Problem to work on: A faithful copy of all the data is required; pictures should not be included.

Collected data
=-=-=-=-=

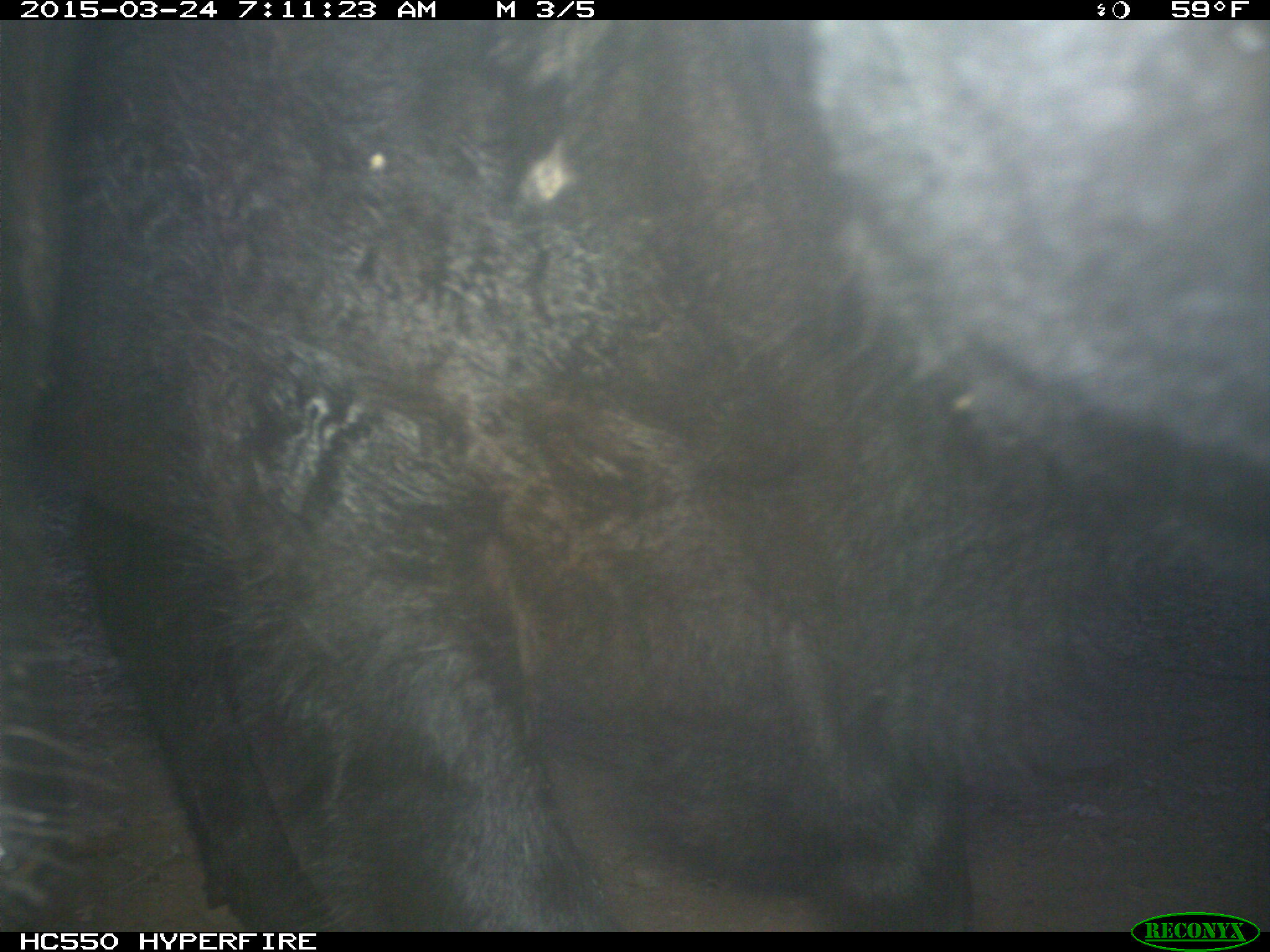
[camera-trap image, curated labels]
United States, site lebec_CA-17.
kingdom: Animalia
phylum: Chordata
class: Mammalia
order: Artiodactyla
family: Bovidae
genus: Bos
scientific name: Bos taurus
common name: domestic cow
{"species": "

=-=-=-=-=

Exercise solution:
[camera-trap image, curated labels]
United States, site lebec_CA-17.
kingdom: Animalia
phylum: Chordata
class: Mammalia
order: Artiodactyla
family: Bovidae
genus: Bos
scientific name: Bos taurus
common name: domestic cow
{"species": "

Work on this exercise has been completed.